====== Excerpted data
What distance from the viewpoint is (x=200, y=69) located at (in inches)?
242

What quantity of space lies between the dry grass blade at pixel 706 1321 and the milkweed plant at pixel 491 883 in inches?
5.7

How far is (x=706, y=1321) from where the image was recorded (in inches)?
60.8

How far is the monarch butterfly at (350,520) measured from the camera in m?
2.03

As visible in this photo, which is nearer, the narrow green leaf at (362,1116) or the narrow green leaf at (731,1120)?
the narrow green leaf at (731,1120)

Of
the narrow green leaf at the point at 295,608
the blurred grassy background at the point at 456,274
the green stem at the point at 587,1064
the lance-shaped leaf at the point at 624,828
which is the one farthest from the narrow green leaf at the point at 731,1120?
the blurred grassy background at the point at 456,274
============
====== Excerpted data
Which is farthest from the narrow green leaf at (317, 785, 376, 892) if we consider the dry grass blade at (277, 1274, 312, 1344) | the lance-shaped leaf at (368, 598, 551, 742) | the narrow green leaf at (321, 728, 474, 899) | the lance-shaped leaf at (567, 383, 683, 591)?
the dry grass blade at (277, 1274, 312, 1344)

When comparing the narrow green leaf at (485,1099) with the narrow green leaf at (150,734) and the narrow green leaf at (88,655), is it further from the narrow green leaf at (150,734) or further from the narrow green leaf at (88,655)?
============
● **Your instructions**:
Print the material verbatim, starting at the line that contains "Which is farthest" and ending at the line that contains "When comparing the". Include both of those lines.

● **Answer**:
Which is farthest from the narrow green leaf at (317, 785, 376, 892) if we consider the dry grass blade at (277, 1274, 312, 1344) | the lance-shaped leaf at (368, 598, 551, 742) | the narrow green leaf at (321, 728, 474, 899) | the lance-shaped leaf at (567, 383, 683, 591)?
the dry grass blade at (277, 1274, 312, 1344)

When comparing the narrow green leaf at (485,1099) with the narrow green leaf at (150,734) and the narrow green leaf at (88,655), is it further from the narrow green leaf at (150,734) or further from the narrow green leaf at (88,655)?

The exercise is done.